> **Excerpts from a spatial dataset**
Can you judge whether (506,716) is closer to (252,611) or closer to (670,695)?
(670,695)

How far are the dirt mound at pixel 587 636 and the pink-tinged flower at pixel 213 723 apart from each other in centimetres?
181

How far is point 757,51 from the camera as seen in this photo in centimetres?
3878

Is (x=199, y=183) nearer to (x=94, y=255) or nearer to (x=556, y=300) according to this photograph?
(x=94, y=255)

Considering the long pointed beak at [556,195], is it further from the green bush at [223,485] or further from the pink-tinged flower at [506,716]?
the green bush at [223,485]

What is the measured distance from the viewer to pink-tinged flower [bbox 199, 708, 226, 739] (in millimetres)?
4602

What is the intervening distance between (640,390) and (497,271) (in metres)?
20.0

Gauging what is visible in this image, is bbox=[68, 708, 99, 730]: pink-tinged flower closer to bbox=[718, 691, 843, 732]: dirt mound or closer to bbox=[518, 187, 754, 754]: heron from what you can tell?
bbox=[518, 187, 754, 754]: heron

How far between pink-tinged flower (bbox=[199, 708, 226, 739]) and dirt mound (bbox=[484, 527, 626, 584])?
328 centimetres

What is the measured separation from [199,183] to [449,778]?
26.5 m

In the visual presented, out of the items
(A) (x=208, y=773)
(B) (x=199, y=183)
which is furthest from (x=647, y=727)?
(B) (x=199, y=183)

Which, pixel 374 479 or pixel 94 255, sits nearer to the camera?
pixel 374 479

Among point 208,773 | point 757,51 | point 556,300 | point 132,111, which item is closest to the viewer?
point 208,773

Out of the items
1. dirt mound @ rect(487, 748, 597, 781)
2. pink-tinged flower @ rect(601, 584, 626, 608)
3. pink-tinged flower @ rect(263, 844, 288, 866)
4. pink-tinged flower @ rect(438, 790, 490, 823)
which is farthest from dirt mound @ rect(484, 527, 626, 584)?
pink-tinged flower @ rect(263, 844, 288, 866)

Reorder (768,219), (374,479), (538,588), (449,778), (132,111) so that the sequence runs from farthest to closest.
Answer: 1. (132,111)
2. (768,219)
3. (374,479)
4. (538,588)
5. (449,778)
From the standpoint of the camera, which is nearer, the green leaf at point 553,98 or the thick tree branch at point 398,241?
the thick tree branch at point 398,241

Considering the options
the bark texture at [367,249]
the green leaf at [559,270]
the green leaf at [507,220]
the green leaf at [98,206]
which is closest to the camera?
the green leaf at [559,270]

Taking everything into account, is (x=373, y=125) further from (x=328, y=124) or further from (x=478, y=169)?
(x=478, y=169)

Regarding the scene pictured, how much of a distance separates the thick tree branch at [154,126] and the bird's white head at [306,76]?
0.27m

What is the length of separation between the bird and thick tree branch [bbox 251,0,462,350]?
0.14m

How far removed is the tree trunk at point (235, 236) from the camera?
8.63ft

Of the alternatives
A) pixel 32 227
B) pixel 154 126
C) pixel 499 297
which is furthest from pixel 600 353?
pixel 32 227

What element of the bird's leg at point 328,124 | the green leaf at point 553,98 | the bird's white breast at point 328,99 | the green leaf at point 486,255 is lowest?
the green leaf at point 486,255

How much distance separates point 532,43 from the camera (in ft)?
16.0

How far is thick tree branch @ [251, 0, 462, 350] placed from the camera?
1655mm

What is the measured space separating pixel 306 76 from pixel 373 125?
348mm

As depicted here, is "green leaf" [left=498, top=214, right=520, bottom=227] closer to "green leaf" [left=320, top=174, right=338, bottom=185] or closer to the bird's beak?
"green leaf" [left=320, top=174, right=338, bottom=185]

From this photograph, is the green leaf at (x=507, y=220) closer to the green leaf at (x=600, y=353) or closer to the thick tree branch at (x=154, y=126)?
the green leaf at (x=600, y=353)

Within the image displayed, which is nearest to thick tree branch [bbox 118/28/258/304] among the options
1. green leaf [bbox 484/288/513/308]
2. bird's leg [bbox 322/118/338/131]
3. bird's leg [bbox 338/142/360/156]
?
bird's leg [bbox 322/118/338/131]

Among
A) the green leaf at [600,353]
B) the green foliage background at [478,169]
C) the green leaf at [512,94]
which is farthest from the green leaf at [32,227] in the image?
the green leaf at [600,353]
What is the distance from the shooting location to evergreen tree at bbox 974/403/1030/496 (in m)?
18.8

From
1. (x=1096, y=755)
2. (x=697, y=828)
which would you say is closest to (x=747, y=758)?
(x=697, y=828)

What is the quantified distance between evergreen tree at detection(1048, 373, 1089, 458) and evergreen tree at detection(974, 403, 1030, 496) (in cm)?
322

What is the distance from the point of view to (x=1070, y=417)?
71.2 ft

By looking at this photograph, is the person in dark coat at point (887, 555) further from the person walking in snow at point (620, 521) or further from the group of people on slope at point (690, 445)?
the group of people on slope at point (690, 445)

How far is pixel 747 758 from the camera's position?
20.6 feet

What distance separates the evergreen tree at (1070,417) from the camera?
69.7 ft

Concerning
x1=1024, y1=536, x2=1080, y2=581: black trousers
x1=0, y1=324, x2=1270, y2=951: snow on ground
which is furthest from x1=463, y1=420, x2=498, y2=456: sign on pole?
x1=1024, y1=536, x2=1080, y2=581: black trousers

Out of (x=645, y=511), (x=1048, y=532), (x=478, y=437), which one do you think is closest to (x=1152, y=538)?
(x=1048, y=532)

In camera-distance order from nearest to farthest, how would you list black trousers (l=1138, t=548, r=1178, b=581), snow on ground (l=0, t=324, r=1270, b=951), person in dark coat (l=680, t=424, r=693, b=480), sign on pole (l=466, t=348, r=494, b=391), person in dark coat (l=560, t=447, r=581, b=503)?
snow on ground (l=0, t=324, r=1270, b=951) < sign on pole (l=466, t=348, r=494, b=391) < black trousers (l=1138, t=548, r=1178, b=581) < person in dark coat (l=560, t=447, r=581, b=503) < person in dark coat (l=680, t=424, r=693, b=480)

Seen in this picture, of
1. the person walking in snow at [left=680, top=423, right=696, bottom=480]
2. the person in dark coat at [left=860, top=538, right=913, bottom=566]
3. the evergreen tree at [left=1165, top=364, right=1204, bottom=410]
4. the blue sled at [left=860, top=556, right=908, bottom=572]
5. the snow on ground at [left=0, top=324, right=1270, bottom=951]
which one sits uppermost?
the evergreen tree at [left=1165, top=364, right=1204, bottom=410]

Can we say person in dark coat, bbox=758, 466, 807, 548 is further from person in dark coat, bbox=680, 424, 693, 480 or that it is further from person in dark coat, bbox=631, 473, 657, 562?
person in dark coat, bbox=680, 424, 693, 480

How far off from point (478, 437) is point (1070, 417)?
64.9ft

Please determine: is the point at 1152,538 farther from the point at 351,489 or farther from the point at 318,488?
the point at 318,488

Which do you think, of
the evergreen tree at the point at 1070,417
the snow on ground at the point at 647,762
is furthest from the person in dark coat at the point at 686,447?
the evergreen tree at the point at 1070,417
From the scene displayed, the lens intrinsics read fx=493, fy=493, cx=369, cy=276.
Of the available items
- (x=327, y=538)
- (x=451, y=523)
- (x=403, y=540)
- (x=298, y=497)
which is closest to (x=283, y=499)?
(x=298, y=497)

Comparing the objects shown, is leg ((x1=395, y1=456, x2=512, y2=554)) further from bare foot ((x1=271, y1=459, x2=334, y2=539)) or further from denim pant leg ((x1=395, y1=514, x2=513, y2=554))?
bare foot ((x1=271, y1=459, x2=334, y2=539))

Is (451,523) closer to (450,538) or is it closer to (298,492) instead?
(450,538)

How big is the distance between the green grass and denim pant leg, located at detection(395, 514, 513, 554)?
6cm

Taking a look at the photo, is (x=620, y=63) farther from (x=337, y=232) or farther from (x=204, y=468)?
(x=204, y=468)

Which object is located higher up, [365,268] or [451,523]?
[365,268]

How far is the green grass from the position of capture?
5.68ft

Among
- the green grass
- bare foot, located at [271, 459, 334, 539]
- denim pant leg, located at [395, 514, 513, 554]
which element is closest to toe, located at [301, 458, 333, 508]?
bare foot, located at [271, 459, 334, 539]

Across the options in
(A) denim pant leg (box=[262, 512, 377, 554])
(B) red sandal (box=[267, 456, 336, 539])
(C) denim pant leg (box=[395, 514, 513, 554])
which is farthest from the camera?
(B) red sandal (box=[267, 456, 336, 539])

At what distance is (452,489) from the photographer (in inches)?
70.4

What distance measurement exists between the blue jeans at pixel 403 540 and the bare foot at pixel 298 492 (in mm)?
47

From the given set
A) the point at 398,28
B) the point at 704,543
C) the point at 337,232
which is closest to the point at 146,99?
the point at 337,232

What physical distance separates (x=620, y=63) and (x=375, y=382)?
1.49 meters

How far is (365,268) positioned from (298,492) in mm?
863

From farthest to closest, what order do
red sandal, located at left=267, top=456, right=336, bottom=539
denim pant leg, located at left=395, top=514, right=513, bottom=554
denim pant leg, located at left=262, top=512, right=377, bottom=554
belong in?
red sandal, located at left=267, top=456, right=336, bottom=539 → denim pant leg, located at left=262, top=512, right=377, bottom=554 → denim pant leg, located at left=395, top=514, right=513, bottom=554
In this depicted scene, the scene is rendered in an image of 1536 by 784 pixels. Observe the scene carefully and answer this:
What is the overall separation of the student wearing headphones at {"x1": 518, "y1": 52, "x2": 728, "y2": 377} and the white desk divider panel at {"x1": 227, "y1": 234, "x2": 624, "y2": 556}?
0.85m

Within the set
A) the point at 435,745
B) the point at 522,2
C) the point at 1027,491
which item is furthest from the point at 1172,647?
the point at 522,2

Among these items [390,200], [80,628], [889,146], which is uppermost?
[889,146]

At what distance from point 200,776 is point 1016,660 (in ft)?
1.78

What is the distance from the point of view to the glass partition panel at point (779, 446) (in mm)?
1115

> **EXERCISE DETAILS**
Put the data from the line containing "Among these items" through the end into a Markdown table with the columns Row and Line, numbering each line and leaving out blank ones.

> **COMPLETED EXERCISE**
| Row | Line |
|---|---|
| 1 | Among these items [390,200], [80,628], [889,146], which is uppermost? |
| 2 | [889,146] |
| 3 | At what distance from point 200,776 is point 1016,660 (in ft)? |
| 4 | 1.78 |
| 5 | What is the distance from the point of view to the glass partition panel at point (779, 446) (in mm)? |
| 6 | 1115 |